A run of rows:
◇ ◇ ◇ ◇ ◇

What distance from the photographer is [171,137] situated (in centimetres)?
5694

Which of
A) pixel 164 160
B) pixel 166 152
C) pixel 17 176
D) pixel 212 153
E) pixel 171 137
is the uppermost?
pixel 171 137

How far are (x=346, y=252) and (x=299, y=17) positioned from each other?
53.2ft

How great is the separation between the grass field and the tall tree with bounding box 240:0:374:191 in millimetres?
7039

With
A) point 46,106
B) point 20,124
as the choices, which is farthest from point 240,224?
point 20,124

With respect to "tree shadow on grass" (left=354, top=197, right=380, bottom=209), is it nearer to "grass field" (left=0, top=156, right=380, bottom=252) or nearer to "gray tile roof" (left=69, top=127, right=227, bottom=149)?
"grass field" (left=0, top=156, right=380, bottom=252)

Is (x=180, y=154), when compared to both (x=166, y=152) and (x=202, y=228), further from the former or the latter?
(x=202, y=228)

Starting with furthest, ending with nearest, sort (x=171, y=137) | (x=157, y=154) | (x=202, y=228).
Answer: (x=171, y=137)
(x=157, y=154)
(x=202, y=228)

◇ ◇ ◇ ◇ ◇

To do: Rewrite every line of the rows above, requests included, and raise each number in the answers (the coordinates, box edges and distances) by 101.

Output of the exercise:
What distance from the photographer is [171,137] situated (in centimetres)?
5795

Which of
A) pixel 164 160
B) pixel 166 152
C) pixel 17 176
D) pixel 212 153
E) pixel 171 137
is the uppermost?
pixel 272 238

How far are (x=346, y=252) and (x=299, y=17) positioned from each other?
154.2ft

How great is the separation between the grass field and the tall tree with bounding box 240:0:374:191 in millimetres?
7140

With
A) point 46,106
B) point 20,124
as the choices, which is farthest from point 240,224?
point 121,225

With respect to "tree shadow on grass" (left=354, top=197, right=380, bottom=209), is it nearer to "grass field" (left=0, top=156, right=380, bottom=252) or nearer to "gray tile roof" (left=69, top=127, right=227, bottom=149)?
"grass field" (left=101, top=257, right=481, bottom=353)

Is (x=180, y=154), when compared to both (x=166, y=152) and (x=202, y=228), further from the former or the latter?
(x=303, y=329)

Starting with furthest, ending with nearest, sort (x=171, y=137) | (x=157, y=154) | (x=202, y=228).
Answer: (x=272, y=238)
(x=258, y=255)
(x=303, y=329)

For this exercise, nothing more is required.